SMBs’ investment in cybersecurity remains very limited. Nearly half allocate less than €500 per year for protection. And another 18% invest between €500 and €2,000. Among the main brakes to investing more in advanced cybersecurity technologies are the perception that costs are high and the genuine lack of awareness of the risks they face.
Artificial intelligence: widespread adoption of free solutions, but a lack of strategy
Artificial intelligence, in its generative form, is the technology that has become the fastest to popularize in history. And Spanish SMBs are no exception to this trend. The Barometer commissioned by Gigas reveals that today 36% of Spanish SMBs use AI‑based tools. But budgets and vision still weigh in. Most (a little more than half) opt primarily for free versions, signaling a tactical, fragmented approach rather than a holistic, businesswide AI integration.

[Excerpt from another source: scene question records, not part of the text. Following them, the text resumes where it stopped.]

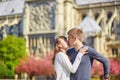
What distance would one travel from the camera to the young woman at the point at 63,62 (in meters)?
5.90

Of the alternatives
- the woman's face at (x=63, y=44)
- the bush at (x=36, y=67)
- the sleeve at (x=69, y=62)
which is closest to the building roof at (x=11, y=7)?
the bush at (x=36, y=67)

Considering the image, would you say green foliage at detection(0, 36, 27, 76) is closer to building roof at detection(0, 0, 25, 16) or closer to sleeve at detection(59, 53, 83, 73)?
building roof at detection(0, 0, 25, 16)

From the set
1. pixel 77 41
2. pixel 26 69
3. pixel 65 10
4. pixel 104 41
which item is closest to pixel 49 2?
pixel 65 10

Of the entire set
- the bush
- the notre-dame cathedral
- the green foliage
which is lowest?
the bush

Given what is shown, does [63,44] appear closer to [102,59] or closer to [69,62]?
[69,62]

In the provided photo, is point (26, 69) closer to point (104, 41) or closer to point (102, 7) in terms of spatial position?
point (104, 41)

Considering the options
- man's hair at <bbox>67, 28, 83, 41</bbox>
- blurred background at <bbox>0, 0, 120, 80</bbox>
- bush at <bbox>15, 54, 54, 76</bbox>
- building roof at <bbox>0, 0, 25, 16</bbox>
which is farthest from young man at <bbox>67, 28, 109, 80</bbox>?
building roof at <bbox>0, 0, 25, 16</bbox>

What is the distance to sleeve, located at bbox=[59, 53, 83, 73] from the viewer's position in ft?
19.3

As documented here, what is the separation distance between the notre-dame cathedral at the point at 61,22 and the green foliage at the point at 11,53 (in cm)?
551

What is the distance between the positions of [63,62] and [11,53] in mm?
47445

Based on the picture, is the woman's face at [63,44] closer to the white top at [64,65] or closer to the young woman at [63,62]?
the young woman at [63,62]

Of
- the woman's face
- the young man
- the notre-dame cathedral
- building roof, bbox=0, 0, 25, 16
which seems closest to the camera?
the young man

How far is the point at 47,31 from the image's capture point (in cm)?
5978

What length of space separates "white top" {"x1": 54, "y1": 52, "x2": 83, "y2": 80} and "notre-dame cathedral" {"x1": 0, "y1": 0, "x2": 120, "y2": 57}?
48.3m
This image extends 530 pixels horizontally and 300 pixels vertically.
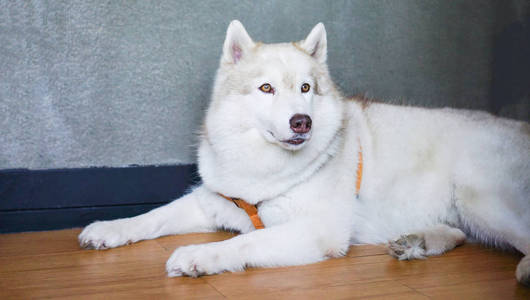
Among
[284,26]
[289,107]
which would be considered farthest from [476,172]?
[284,26]

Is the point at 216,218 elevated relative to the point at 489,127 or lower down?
lower down

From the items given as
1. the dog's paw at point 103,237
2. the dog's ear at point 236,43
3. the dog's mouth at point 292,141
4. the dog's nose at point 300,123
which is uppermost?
the dog's ear at point 236,43

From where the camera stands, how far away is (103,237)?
2.21 meters

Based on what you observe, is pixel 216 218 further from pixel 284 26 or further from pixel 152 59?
pixel 284 26

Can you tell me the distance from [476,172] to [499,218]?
0.23 m

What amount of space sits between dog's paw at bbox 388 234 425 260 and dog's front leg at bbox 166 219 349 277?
0.21m

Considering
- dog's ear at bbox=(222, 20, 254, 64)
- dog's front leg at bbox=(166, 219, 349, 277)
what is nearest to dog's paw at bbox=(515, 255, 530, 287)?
dog's front leg at bbox=(166, 219, 349, 277)

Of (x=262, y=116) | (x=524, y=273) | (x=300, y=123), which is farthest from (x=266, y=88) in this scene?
(x=524, y=273)

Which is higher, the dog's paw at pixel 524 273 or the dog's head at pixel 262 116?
the dog's head at pixel 262 116

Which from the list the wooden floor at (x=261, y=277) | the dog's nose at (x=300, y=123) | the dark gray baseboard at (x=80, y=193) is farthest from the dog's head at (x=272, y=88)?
the dark gray baseboard at (x=80, y=193)

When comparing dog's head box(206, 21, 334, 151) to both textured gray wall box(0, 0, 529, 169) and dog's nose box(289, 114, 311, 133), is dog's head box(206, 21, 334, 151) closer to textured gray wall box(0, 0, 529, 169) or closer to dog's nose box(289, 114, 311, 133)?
dog's nose box(289, 114, 311, 133)

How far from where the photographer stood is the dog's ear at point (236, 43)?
87.4 inches

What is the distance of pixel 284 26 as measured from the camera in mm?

The sentiment of “playing with ChatGPT” persists over a real integration of AI into business processes. However, as firms grow, they also increase their use of paid versions and corporate licenses. Thus, among medium‑sized companies, premium solutions are the majority choice. In microbusinesses, only 19% are willing to pay.
In this scenario, the AI tool most used by Spanish SMBs is, by far, ChatGPT (72%), followed by Google Gemini (43%) and Microsoft Copilot (23%). Behind them are tools embedded in management software or in custom, in‑house developments. Regarding AI uses in SMBs, the leading application is document management and word processing (46%), followed by data analytics for decision‑making (41%) and marketing and sales management (38%). In fourth place is customer support via chatbots and assistants (34%).
Nevertheless, SMBs’ expectations for AI are high. Almost six in ten companies expect to improve productivity and efficiency thanks to this technology, and 35% plan to invest or increase investment in the next 12 months. Among those not yet using it, the main barrier is not cost or security, but the lack of a clear AI application in daily activity. By company size, micro‑enterprises (1–9 employees) are the most reluctant to invest in AI solutions.